- **ACTIONS TO TAKE**:
(a) In the JGroups issue comment, list the field names that appear in the quoted issue header, such as "Key".
(b) According to the JGroups issue comment, what message does A send back to B after the RPC tries to acquire the lock?
(c) Extend the JGroups issue comment, picking up right after its final sentence.

- **SELECTED PASSAGE**:
[jboss-jira] [JBoss JIRA] (JGRP-1610) LockingService and rpc on the same cluster, tryLock() hangs

Fri Apr 26 12:20:53 EDT 2013

    [ https://issues.jboss.org/browse/JGRP-1610?page=com.atlassian.jira.plugin.system.issuetabpanels:comment-tabpanel&focusedCommentId=12770446#comment-12770446 ] 

Bela Ban commented on JGRP-1610:
--------------------------------

OK, it is clear why this fails:
- A invokes a *synchronous* (blocking) RPC on B
- UNICAST delivers the RPC from A at B
- The RPC tries to acquire the lock from A (who already holds it)
- A sends back a LOCK-DENIED unicast to B
- However, because B is already processing the RPC from A; the LOCK-DENIED messages won't get processed until the RPC returns. However, the RPC will only return when the lock has been granted or denied
==> A classic deadlock !

SOLUTION:
#1 Invoke the initial RPC as ASYNC RPC, or hold a future to it
#2 JGroups sends all messages which have no ordering contraints as OOBs, e.g. LOCK-GRANTED / LOCK-DENIED

> LockingService and rpc on the same cluster, tryLock() hangs
> -----------------------------------------------------------
>
>                 Key: JGRP-1610
>                 URL: https://issues.jboss.org/browse/JGRP-1610
>             Project: JGroups
>          Issue Type: Feature Request
>            Reporter: Bela Ban
>            Assignee: Bela Ban
>             Fix For: 3.3
>
>         Attachments: RpcLockingTest.java
>
>
> Hi,
> Yes, the sequence diagram only depicted the second part of my description.

- **DATASET SECTION**:
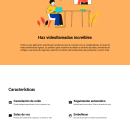 Proyecto final: Diseño web con Figma, creación de interfaces eficaces. UX / UI, Web Design, Mobile Design, Design digital, Design de apps, e Design de produto digital projeto de Thalía López - 26.12.2023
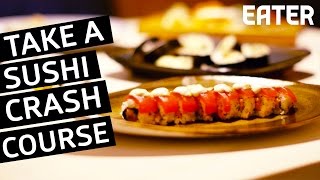 The Most Common Types Of Sushi Explained [upl. by Eilloh]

- **WRITTEN RESPONSES**:
(a) Key, URL, Project, Issue Type, Reporter, Assignee, Fix For, Attachments

(b) A LOCK-DENIED unicast.

(c)
> Anyway, I've attached a test file that reproduce the problem. 
> It contains two test cases, one where the coordinator of the lock is the one who 
> sends the message first, and a second case where the non-coordinator sends 
> the message first.
> In the first case the receiver, non-coordinator, will hang in tryLock. In the second 
> case though, everything works fine. 
> Regards,
> Daniel Olausson
> On 25 March 2013 16:15, Bela Ban <belaban at yahoo.com> wrote:
>     Hi Daniel,
>     the sequence diagram differs from your description, can you submit a
>     test case (e.g. copy MessageDispatcherRSVPTest and modify it), so I can
>     take a look ?
>     I assume your RPCs are blocking (sync) and non-OOB ? Could be a
>     recursive invocation, where FIFO order (default) leads to a distributed
>     deadlock.
>     A test case would clarify what you want to do, and if I can reproduce
>     the problem, I can fix it.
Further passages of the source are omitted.